Deux affaires récentes viennent rappeler à quel point le populisme peut s’emparer des bons sentiments. Même et surtout quand il s’agit de jouer avec des gens qui se veulent gentils pour bien les manipuler. Par exemple quand il s’agit de défendre les droits des femmes, cas que nous allons voir, comme, en d’autres circonstances, la cause animale. Le sirupeux se mélange au sordide pour étouffer toute raison.
La première de ces affaires est celle du Burkini. La deuxième celle de l’éventuelle libération très anticipée d’une assassin, l’affaire Jacqueline Sauvage.
Les paradoxes du burkini
Très régulièrement, les intégristes de tous poils plaident, assez curieusement, pour la tolérance. Catholibans, sionistes et salafistes n’ont pas de leçons à se donner entre eux : ils adoptent souvent la même stratégie. Dans le cas d’espèce, il s’agit des intégristes musulmans qui plaident pour la tolérance à l’égard d’une pratique assez curieuse au XXIème siècle : le maillot de bain burka, baptisé ironiquement Burkini. En gros, il s’agit de bien voiler la femme, même à la plage. Auparavant, une crise similaire a éclaté, il y a plus de vingt ans, sur la tolérance du voile lui-même puis de la burka. Un modus vivendi s’est installé : interdiction absolue pour les fonctionnaires et dans les écoles, tolérance d’un voile ne couvrant pas le visage dans les autres cas.
Le résultat est simple : aujourd’hui, dans de nombreux cas, une femme considérée comme musulmane (en gros : immigrée un peu bronzée) non-voilée est harcelée par les intégristes, souvent traitée de putain, voire pire. Cela plaide pour une rigueur absolue et un refus du voile tout autant absolu. Demain, la généralisation du Burkini pourrait autant s’imposer à cause du harcèlement, au moins chez les personnes ayant un certain bronzage naturel.

▶ Données fournies:
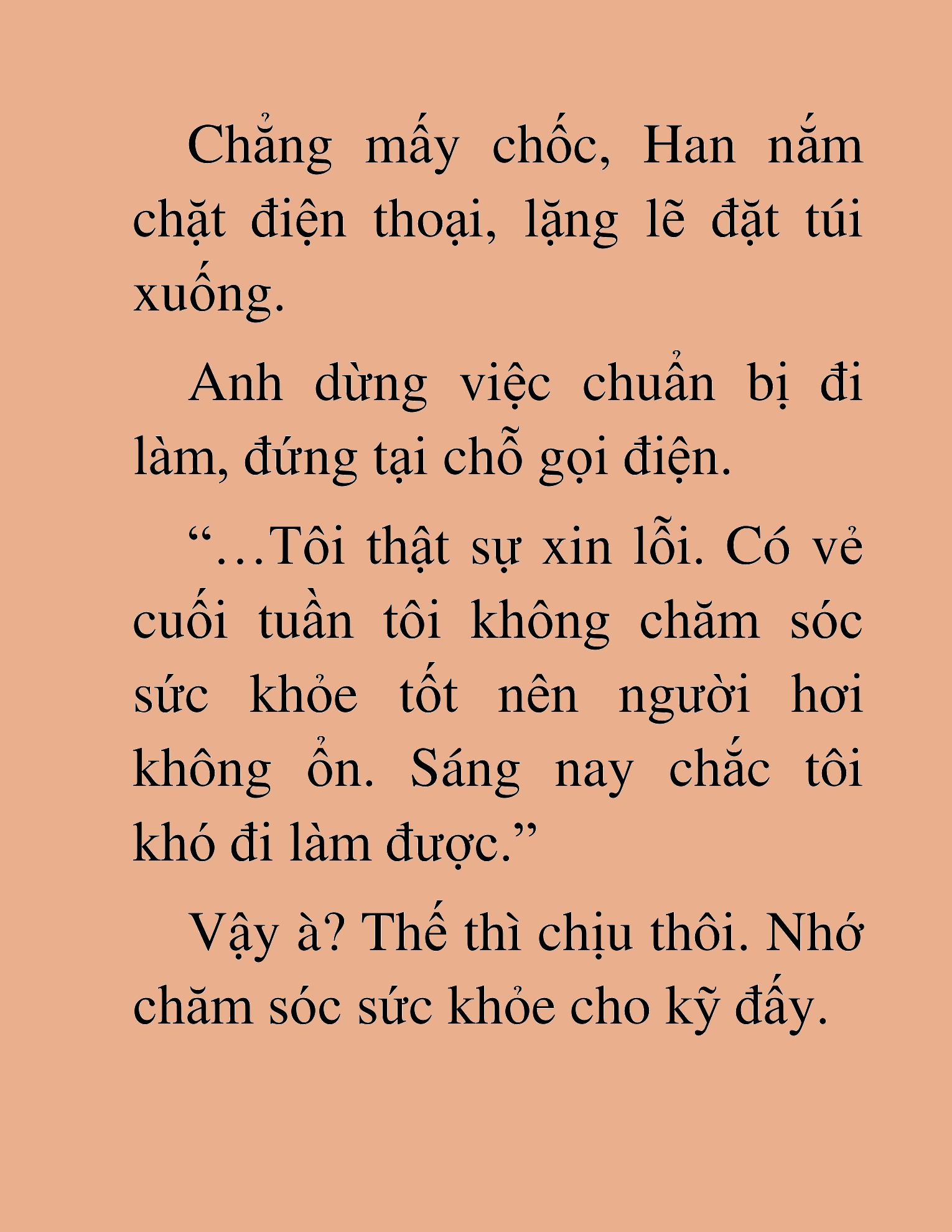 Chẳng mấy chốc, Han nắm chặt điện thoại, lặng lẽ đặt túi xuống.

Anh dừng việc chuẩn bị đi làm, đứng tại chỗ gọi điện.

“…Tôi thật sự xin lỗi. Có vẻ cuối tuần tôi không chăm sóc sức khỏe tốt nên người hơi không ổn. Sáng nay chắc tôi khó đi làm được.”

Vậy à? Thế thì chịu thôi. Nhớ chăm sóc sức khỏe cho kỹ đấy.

▶ Consigne A: Traduisez en anglais cette phrase du texte : « Un modus vivendi s’est installé : interdiction absolue pour les fonctionnaires et dans les écoles, tolérance d’un voile ne couvrant pas le visage dans les autres cas. »
▶ Consigne B:
Les affirmations suivantes concordent-elles avec le texte ? Répondez par oui ou par non à chacune, en citant les mots décisifs du texte.
(i) Une crise semblable à celle du burkini a éclaté il y a plus de vingt ans.
(ii) Le voile ne couvrant pas le visage est interdit dans tous les cas.
(iii) La deuxième affaire évoquée est l’affaire Jacqueline Sauvage.
▶ Consigne C: Selon le texte, quels groupes « adoptent souvent la même stratégie » ? Énumérez-les tous.

▶ Réponse attendue A: A modus vivendi took hold: an absolute ban for civil servants and in schools, and tolerance of a veil that does not cover the face in other cases.

▶ Réponse attendue B:
(i) Oui : « Auparavant, une crise similaire a éclaté, il y a plus de vingt ans, sur la tolérance du voile lui-même puis de la burka. »
(ii) Non : « tolérance d’un voile ne couvrant pas le visage dans les autres cas ».
(iii) Oui : « La deuxième celle de l’éventuelle libération très anticipée d’une assassin, l’affaire Jacqueline Sauvage. »

▶ Réponse attendue C:
- Catholibans
- sionistes
- salafistes